Wulff completes a long road home (Minnesota wrongful death lawyer)
Not at the news that nobody knew where his mom was. Not at the weekend expeditions when his cousins would drive out into the Northern California farmland, digging for the woman who disappeared.
Paul Wulff never cried, not when he went through junior high as somebody different, the kid with the bizarre family tragedy in his background. Not when he grew to man size, dedicating himself to weightlifting and getting better and bigger and stronger. He never cried, not through the newspaper stories and all the lingering questions, not through an entire adolescence growing up without a mom, and really, a dad.
He never cried.
There would be plenty of time for tears later.
Trying to dig up a body somewhere
So much to do, so little time. Paul Wulff strides into a motel lobby, straight and tall, trimmed down now considerably from a generation ago, when he played center at Washington State on the best offensive line in the school's history.
He needs to recruit. He needs to rebuild a sagging culture. And oh yes, he needs to go just up the hill with his wife, Sherry, to their new house and decide on interior paint colors.
Tuesday, he begins his first fall camp as coach of the Cougars.

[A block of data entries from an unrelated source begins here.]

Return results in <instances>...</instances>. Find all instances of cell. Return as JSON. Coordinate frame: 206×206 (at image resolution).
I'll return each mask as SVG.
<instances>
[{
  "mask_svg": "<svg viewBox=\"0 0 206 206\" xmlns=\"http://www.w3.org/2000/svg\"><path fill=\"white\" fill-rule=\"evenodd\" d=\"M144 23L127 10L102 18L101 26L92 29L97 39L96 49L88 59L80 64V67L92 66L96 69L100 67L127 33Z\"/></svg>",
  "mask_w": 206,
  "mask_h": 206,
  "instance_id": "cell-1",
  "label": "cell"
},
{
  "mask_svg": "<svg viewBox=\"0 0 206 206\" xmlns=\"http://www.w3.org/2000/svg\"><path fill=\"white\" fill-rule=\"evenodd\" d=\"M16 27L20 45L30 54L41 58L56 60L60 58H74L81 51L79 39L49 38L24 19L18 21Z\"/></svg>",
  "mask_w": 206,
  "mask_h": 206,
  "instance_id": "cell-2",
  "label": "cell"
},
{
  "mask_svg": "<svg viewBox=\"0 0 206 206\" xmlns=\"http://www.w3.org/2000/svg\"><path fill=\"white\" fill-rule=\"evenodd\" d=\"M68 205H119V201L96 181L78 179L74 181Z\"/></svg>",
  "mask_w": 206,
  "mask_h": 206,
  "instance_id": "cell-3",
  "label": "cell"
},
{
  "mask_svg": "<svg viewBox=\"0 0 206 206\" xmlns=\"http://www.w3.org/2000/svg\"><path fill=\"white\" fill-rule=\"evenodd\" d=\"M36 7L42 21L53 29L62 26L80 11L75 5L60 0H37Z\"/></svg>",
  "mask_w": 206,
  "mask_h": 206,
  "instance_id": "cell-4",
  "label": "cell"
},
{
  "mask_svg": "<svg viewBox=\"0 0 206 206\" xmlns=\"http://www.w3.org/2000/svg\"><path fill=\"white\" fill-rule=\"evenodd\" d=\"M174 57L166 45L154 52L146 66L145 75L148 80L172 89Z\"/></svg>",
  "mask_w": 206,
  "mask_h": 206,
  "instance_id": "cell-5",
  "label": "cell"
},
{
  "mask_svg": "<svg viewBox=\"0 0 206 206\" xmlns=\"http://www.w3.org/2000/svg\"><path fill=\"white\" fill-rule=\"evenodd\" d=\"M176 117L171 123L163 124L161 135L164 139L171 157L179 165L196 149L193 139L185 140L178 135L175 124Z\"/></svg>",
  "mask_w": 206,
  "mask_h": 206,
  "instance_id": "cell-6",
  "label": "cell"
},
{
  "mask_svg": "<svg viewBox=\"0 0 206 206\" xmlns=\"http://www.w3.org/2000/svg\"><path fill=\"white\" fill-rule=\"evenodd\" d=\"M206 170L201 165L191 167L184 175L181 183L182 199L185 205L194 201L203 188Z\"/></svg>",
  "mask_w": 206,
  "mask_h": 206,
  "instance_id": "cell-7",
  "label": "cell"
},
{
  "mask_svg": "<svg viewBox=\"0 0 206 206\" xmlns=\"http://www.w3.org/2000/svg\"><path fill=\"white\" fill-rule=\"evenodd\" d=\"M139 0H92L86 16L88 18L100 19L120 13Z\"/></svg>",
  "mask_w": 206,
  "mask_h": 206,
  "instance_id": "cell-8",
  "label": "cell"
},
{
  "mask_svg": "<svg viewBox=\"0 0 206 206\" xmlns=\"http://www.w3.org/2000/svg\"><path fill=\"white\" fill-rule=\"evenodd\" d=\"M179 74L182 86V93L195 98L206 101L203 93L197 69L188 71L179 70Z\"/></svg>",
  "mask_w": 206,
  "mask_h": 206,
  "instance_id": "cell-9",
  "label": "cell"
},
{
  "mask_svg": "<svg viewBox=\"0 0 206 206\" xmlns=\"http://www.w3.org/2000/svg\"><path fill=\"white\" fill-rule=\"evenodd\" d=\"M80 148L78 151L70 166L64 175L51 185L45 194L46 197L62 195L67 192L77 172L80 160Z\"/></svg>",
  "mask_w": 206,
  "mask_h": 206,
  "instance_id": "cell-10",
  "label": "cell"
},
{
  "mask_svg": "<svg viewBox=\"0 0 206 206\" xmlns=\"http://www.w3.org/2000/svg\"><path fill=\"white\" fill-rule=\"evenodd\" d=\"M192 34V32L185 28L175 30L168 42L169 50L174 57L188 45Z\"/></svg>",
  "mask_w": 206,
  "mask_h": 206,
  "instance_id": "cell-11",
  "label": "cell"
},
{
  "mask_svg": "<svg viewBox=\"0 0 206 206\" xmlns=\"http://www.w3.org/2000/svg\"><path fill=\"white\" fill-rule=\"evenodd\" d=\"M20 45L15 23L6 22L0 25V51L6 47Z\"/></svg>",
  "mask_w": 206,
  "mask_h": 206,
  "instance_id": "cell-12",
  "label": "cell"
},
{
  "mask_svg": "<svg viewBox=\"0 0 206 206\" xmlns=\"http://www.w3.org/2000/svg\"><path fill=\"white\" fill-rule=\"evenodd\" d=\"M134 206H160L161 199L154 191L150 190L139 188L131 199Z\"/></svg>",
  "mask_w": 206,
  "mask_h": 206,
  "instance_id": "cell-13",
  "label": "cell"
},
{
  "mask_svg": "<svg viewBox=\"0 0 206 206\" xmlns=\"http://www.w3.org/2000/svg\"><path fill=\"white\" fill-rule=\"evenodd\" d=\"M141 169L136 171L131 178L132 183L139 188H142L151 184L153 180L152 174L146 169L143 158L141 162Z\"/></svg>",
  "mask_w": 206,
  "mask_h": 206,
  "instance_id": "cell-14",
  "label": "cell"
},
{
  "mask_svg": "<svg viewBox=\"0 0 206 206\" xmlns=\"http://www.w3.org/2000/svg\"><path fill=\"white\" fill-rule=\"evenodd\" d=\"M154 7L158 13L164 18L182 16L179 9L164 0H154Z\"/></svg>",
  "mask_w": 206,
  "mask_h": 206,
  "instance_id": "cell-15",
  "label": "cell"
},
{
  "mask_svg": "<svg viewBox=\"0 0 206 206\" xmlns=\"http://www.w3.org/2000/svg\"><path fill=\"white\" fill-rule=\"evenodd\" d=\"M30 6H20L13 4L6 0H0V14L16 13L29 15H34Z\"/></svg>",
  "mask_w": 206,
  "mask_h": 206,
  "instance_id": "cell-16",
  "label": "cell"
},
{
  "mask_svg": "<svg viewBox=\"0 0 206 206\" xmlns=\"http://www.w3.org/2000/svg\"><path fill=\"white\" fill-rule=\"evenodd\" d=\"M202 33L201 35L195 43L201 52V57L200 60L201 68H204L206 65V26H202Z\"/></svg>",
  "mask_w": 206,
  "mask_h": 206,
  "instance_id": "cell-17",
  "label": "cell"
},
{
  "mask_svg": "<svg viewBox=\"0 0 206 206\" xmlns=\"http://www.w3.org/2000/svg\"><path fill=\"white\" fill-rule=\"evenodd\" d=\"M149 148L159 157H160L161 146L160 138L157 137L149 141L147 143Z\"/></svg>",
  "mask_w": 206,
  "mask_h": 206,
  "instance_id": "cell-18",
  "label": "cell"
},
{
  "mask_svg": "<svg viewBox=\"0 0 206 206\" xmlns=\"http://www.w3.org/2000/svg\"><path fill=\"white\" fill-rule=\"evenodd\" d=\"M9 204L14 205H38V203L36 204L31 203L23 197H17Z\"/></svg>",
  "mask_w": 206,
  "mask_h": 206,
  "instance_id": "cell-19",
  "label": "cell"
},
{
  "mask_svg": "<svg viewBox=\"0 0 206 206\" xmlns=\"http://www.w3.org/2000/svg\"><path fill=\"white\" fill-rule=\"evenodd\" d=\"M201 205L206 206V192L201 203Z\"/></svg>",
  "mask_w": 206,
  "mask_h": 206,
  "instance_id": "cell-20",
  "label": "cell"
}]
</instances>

Who knew that when he was hunched over, cradling a ball he'd snap to Timm Rosenbach on the 1988 Aloha Bowl team that effectively ignited Dennis Erickson's coaching career, that Wulff would someday be back here, making it his team?
"The odds are so far out there," Wulff says reflectively. "I knew if it ever came to this, there'd be so many people interested."
But there wasn't anybody quite like Wulff, no other candidate who embodied what it meant to be a Cougar. Nobody else who had lived in a trailer in the early days of working up the road coaching at Eastern Washington, or won as much while given as little as he was at Eastern.
Nobody else who had been to hell and back.